(Stored entries)
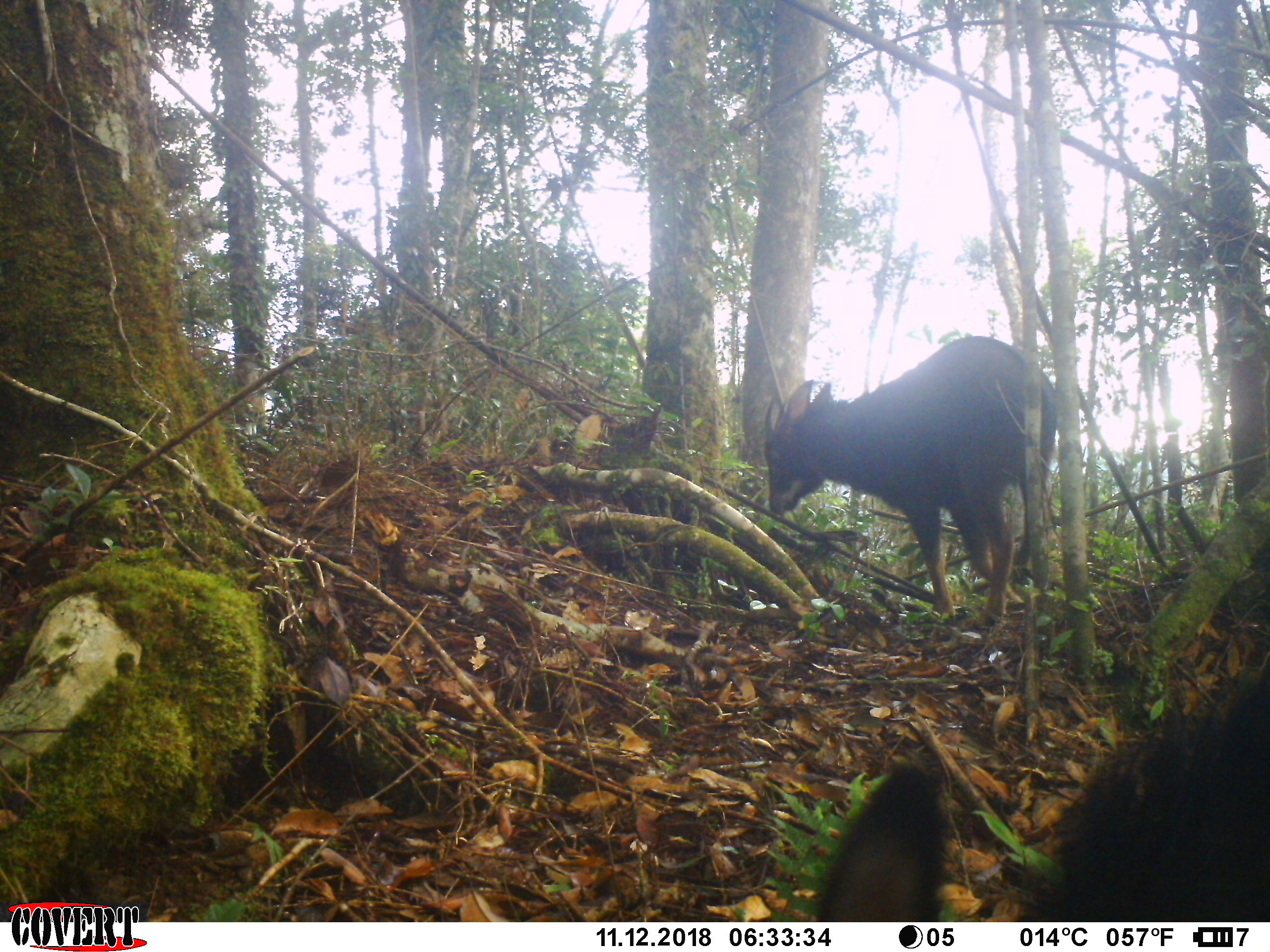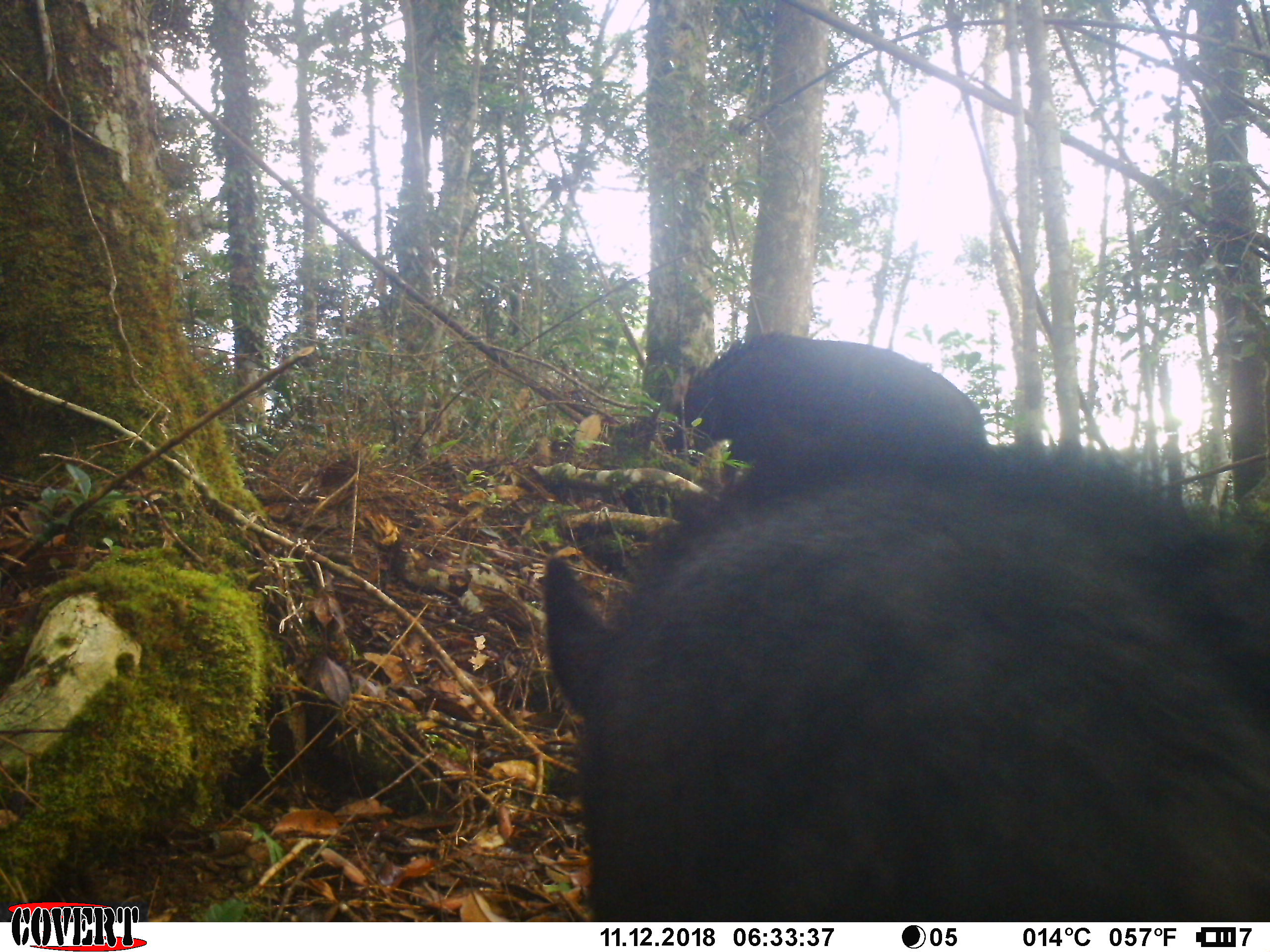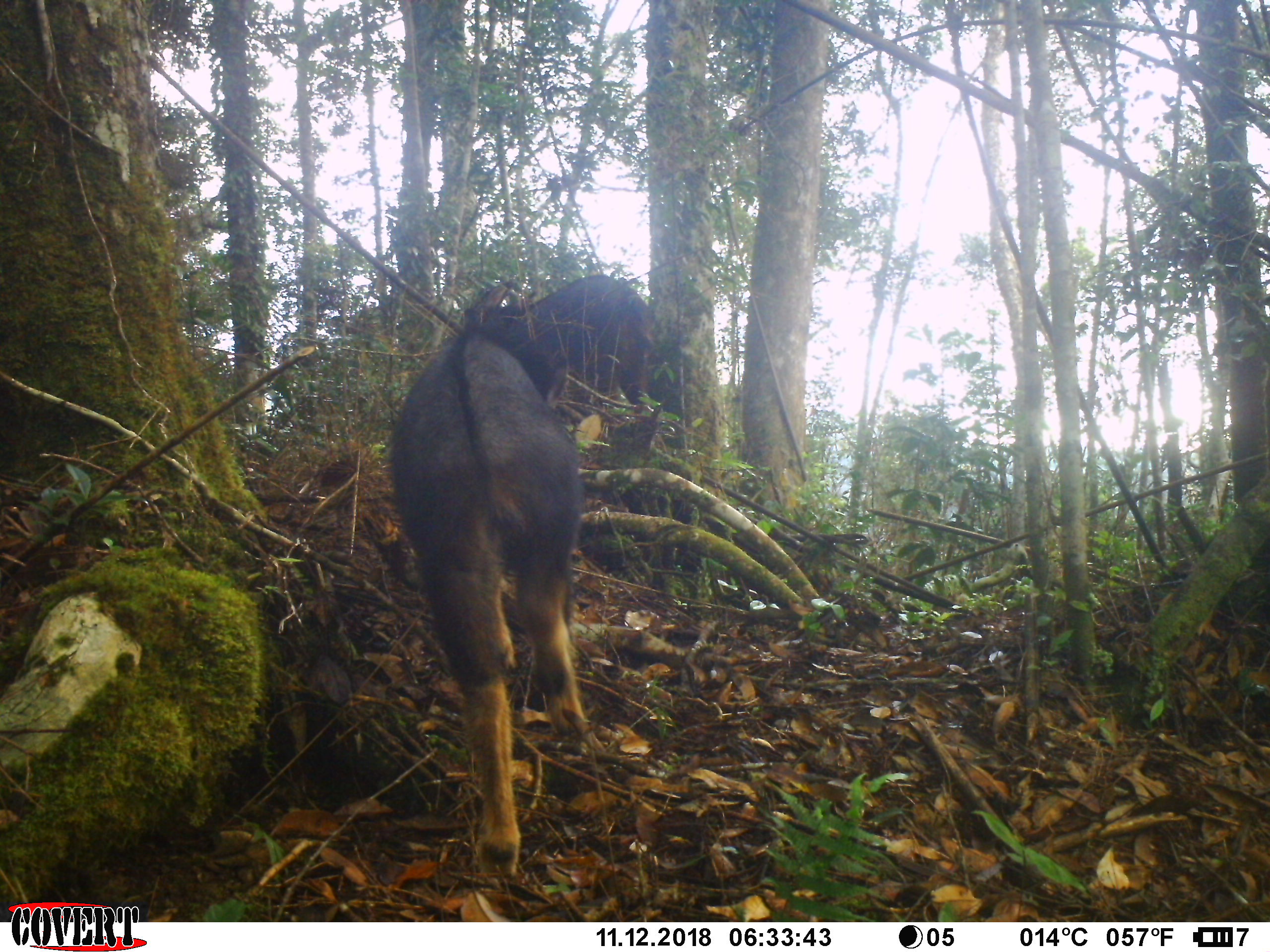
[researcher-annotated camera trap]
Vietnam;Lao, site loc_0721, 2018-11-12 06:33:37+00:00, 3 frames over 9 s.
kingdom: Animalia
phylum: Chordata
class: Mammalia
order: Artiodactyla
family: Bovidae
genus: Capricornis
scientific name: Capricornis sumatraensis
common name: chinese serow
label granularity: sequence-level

#### YOUR INSTRUCTIONS
Copy exactly the line containing "family: Bovidae" and every line after it, ending with the last line of the records above.

#### EXERCISE OUTPUT
family: Bovidae
genus: Capricornis
scientific name: Capricornis sumatraensis
common name: chinese serow
label granularity: sequence-level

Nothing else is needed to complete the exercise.